Rappelons que le Forum André-Naud est un mouvement qui s'est formé dans l'Église catholique en vue d'y promouvoir la liberté de pensée et de parole mais surtout un retour à l'esprit de Vatican II de Jean XXIII considéré comme l'événement le plus marquant de l'histoire de l'Église catholique au XXe siècle. Il symbolisait l'ouverture au monde moderne et à la culture contemporaine «faite de progrès technologiques, d'émancipation des peuples et de sécularisation croissante».

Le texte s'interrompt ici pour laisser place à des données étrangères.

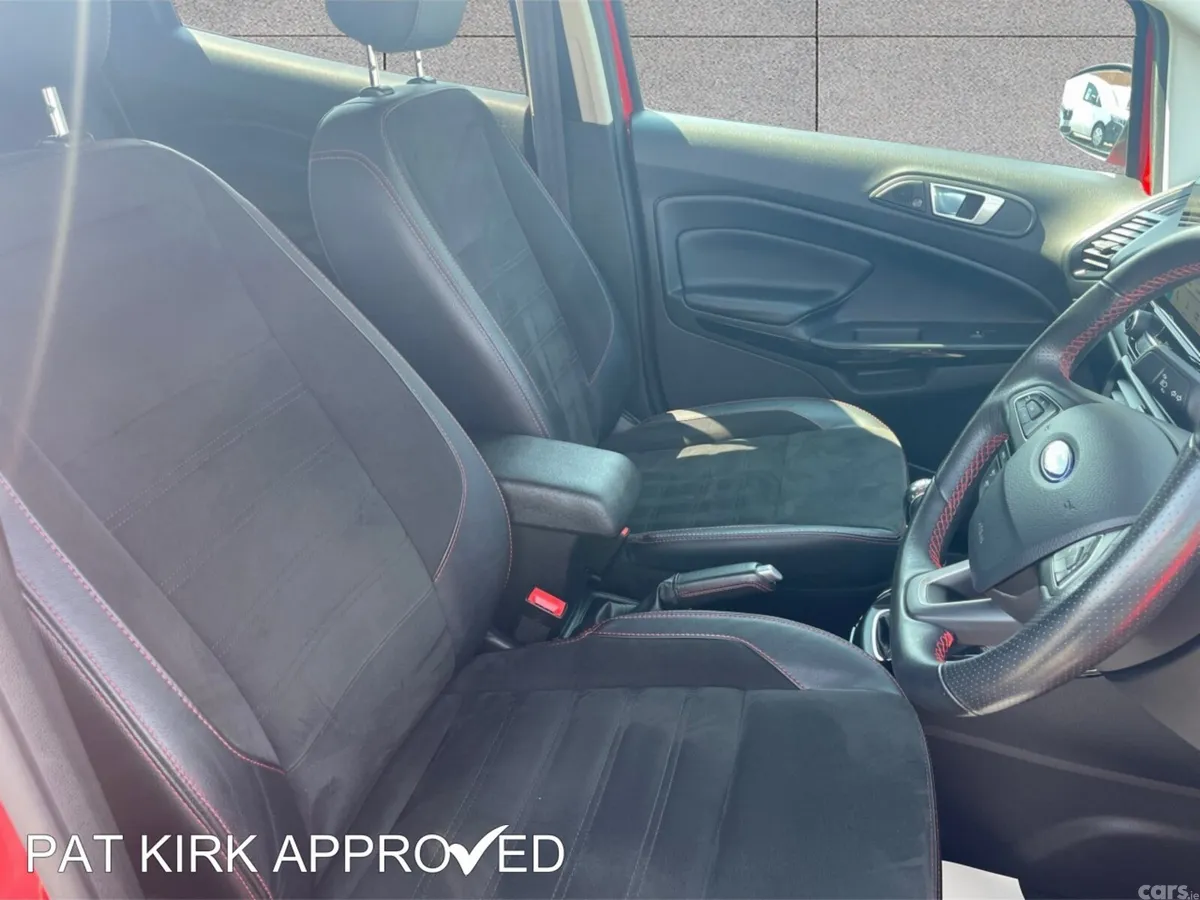 Ford EcoSport Hatchback, Petrol, 2018, Red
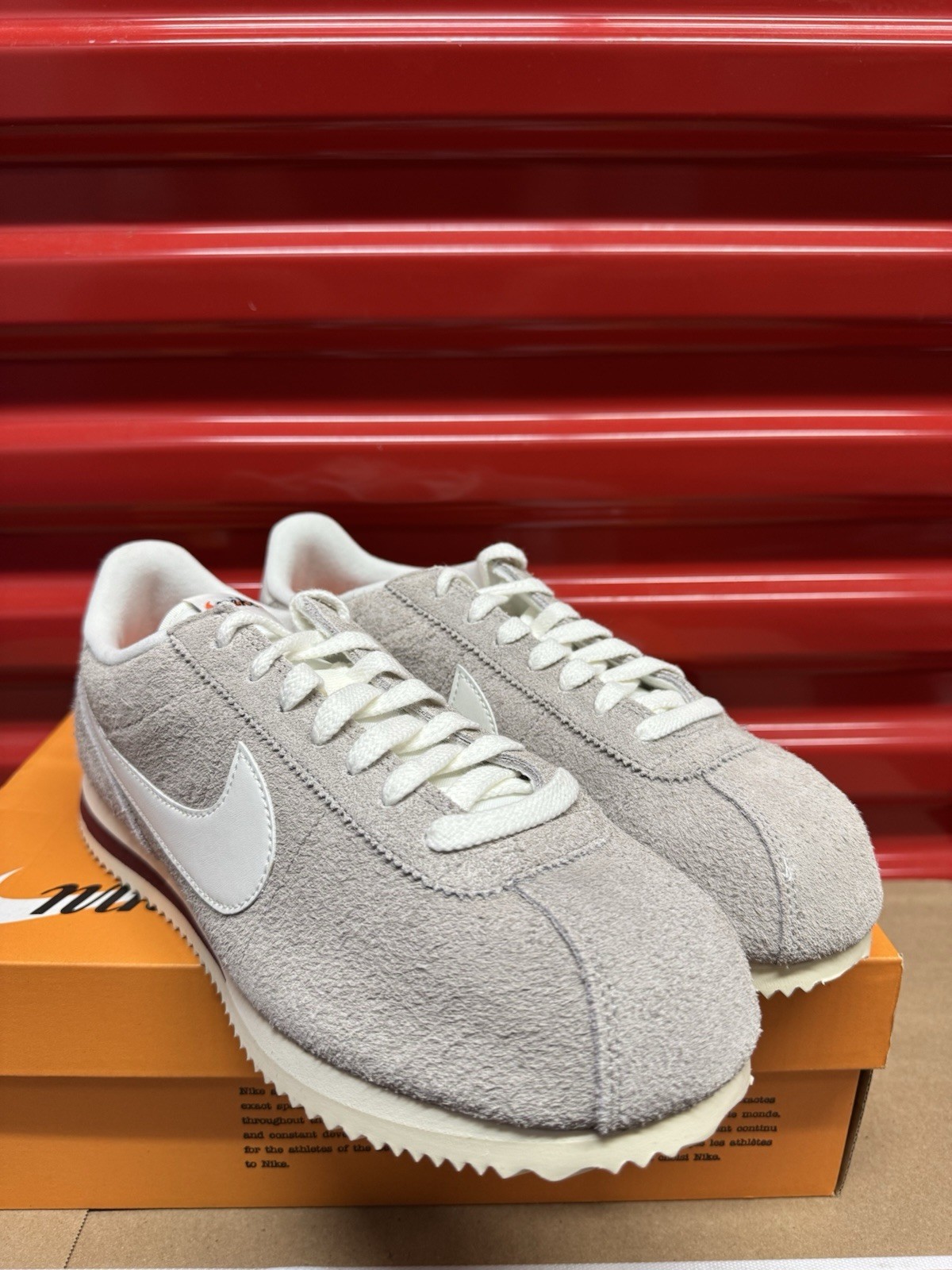Men’s Size 9 – Nike Cortez SE Suede College Grey Sail Dark Team Red HF3142-001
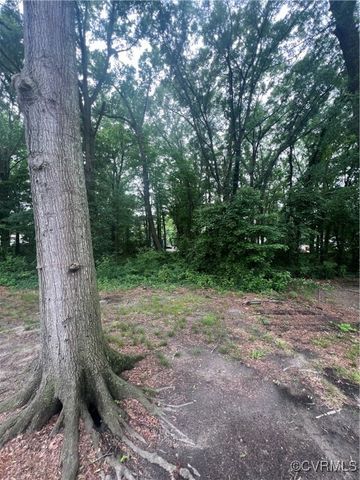 1306 Sunnyside Ave, Hopewell, VA 23860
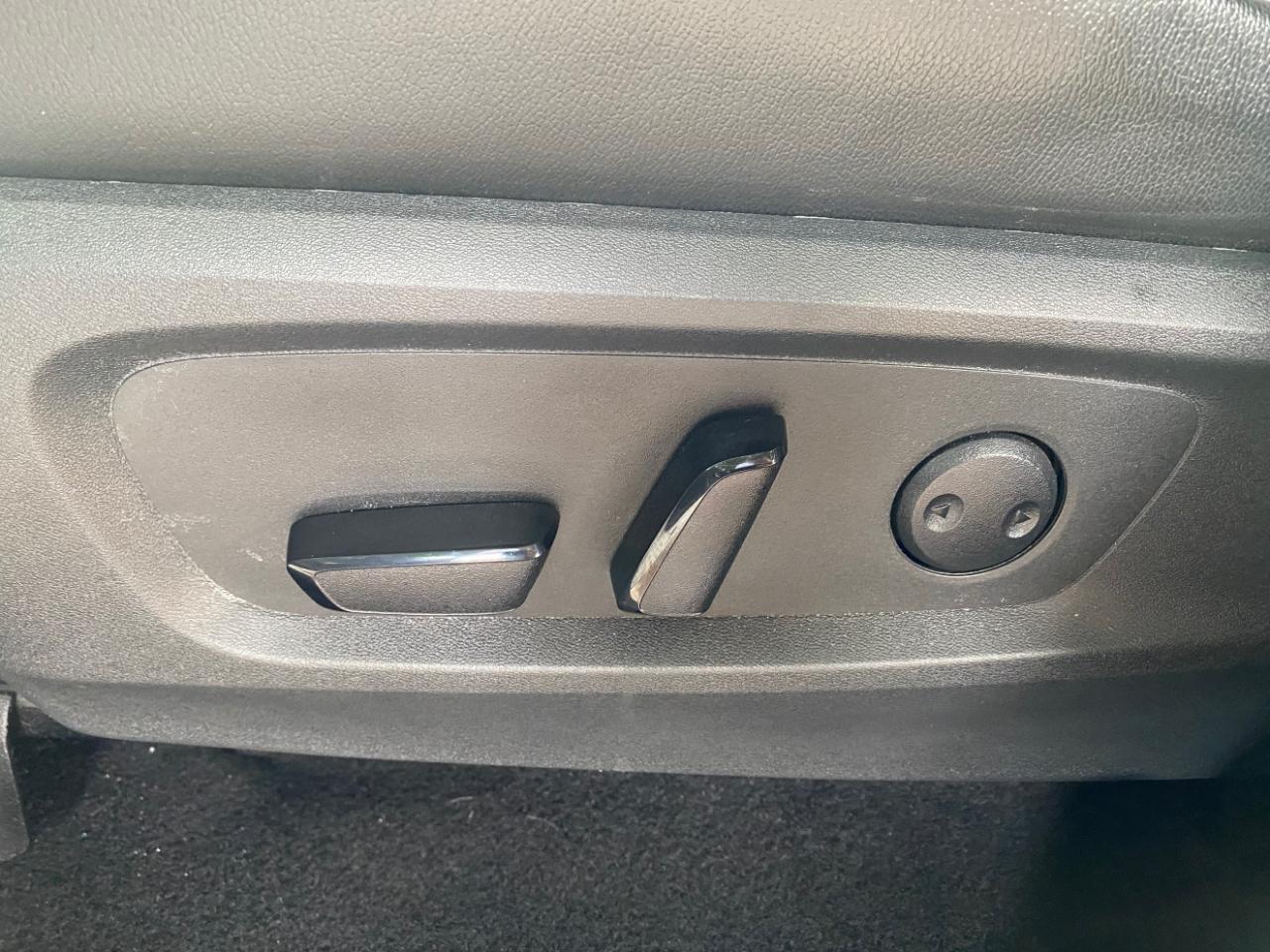 Nissan Pathfinder SL 2WD 2024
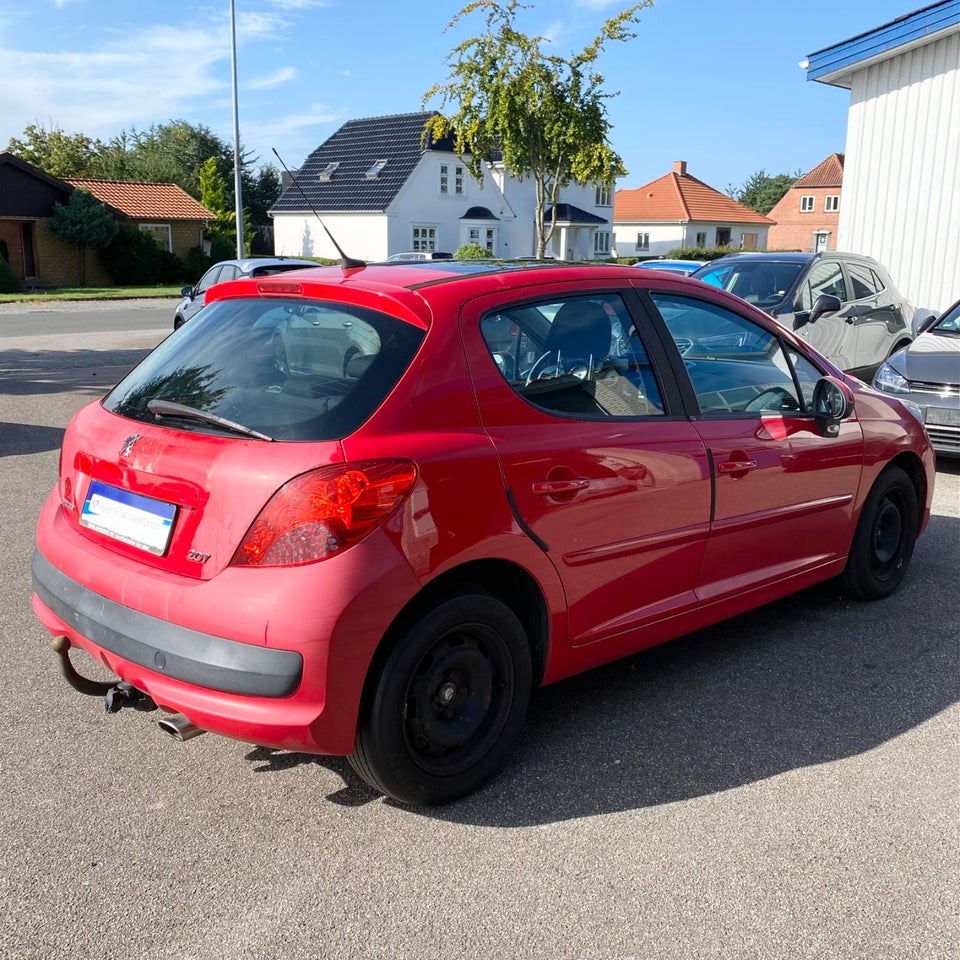 Peugeot 207 1,6 HDi 109 Premium 5d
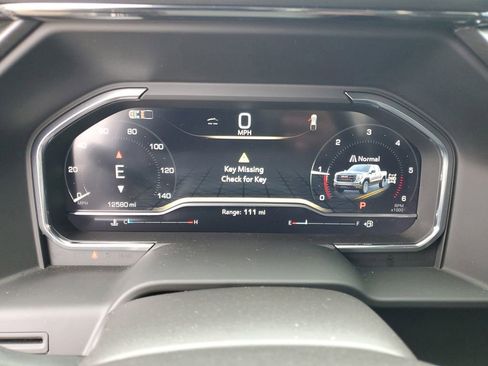 Used 2024 GMC Sierra 1500 AT4 w/ AT4 Premium Package image 11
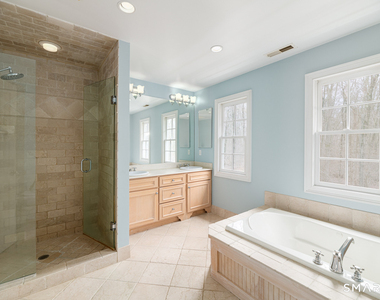 82 Westover Avenue - Photo Thumbnail 11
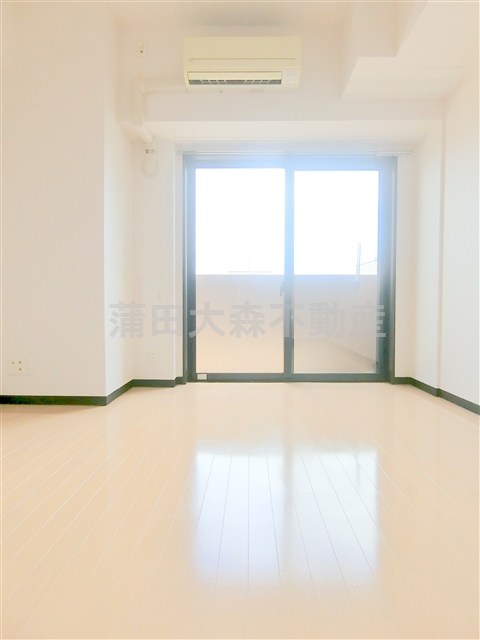 居室・リビング　南向きの洋室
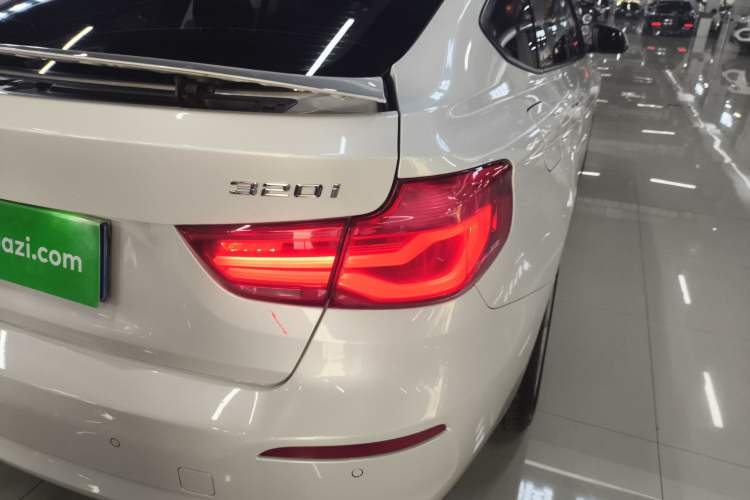Used BMW 3 Series GT 2018 320i Sport Edition
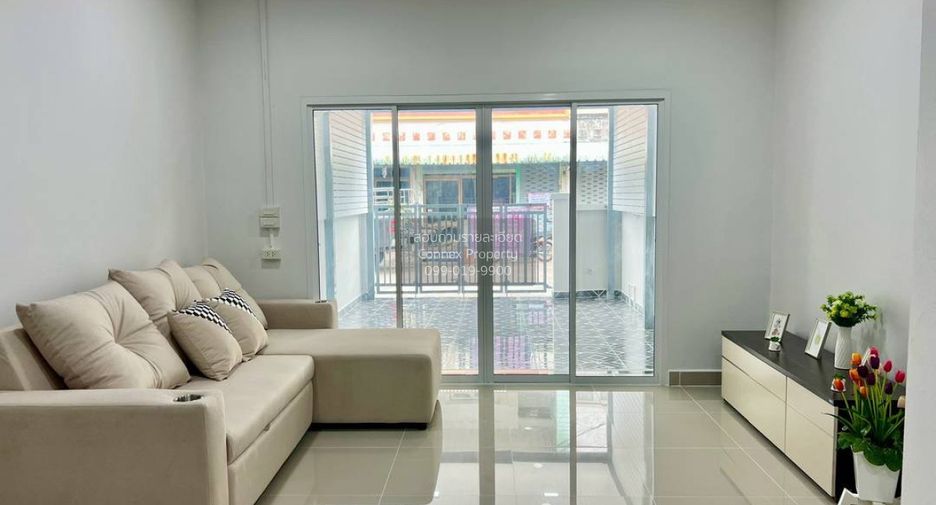 Casa adosada en venta de 2 habitaciones en Mueang Nonthaburi, Nonthaburi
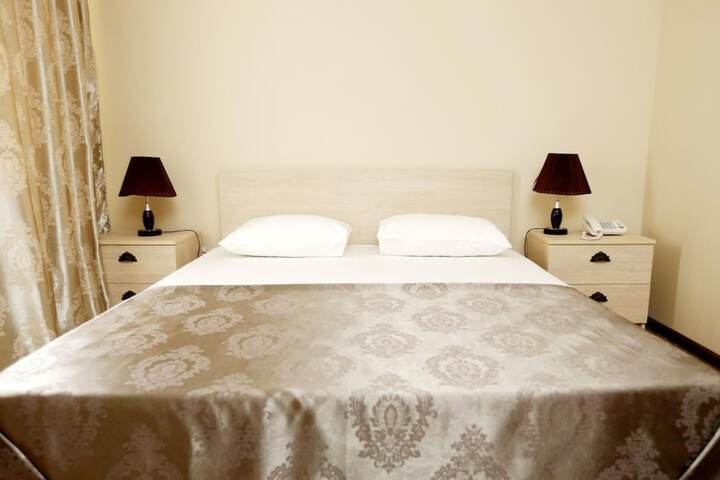 Room 25 of 52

Dans cet esprit, le Forum André-Naud réclame plus d'ouverture face à l'ordination des femmes, au mariage des prêtres ainsi qu'un meilleur accueil aux divorcés et aux homosexuels. Un manifeste-pétition circulait justement au Québec à ce sujet ces dernières semaines. Plus que jamais, la démission du pape ramène ces revendications à l'avant-scène.
Le père Ménard reconnaît la sagesse de la décision du pape, autant pour lui que pour l'Église. «C'est un pape d'une grande intelligence. Certains de ses écrits sont lumineux. Son cheval de bataille était la relation entre la foi et la raison. C'est un batailleur par rapport à la liberté humaine et des libertés religieuses. Il a aussi été courageux dans les visites qu'il a faites aux juifs et aux musulmans», concède-t-il.
À son avis, son pontificat s'est déroulé en des temps difficiles: scandales sexuels et financiers mais aussi marqué par une polarisation entre deux types de chrétiens. D'un côté la droite chrétienne qui, systématiquement, refuse Vatican II au profit du pouvoir du clergé, du retour au latin et des célébrations «loin du peuple» et de l'autre, les chrétiens désenchantés.
«Pas facile de manoeuvrer dans tout cela. Mais les gestes qu'il a posés ont surtout favorisé les groupes plus traditionalistes comme les disciples deMgr Lefebvre et les anglicans dissidents dans la Fédération anglicane», ne peut que constater le père Ménard.
Ce dernier se désole également que Benoît XVI ait interprété la pensée de ceux qui voulaient apporter un regard neuf sur l'Église comme le début d'un schisme, «alors que ce sont surtout des gens qui veulent une Église qui réponde aux besoins d'aujourd'hui.»
Pour sa part, Céline Girard estime que le pape Benoît XVI a beaucoup fait reculer le rêve des femmes dans l'Église. «Nous, ce que nous demandons, c'est qu'on donne priorité à l'Évangile et à la liberté de conscience. Que ça passe avant tout ce qui est juridique.»
Elle dit espérer que bien que les deux derniers papes aient surtout nommé des cardinaux conservateurs, le jeu de l'élection permette l'avènement d'un pape plus libéral. «Je souhaite un petit clin d'oeil de l'Esprit-Saint», a-t-elle conclu.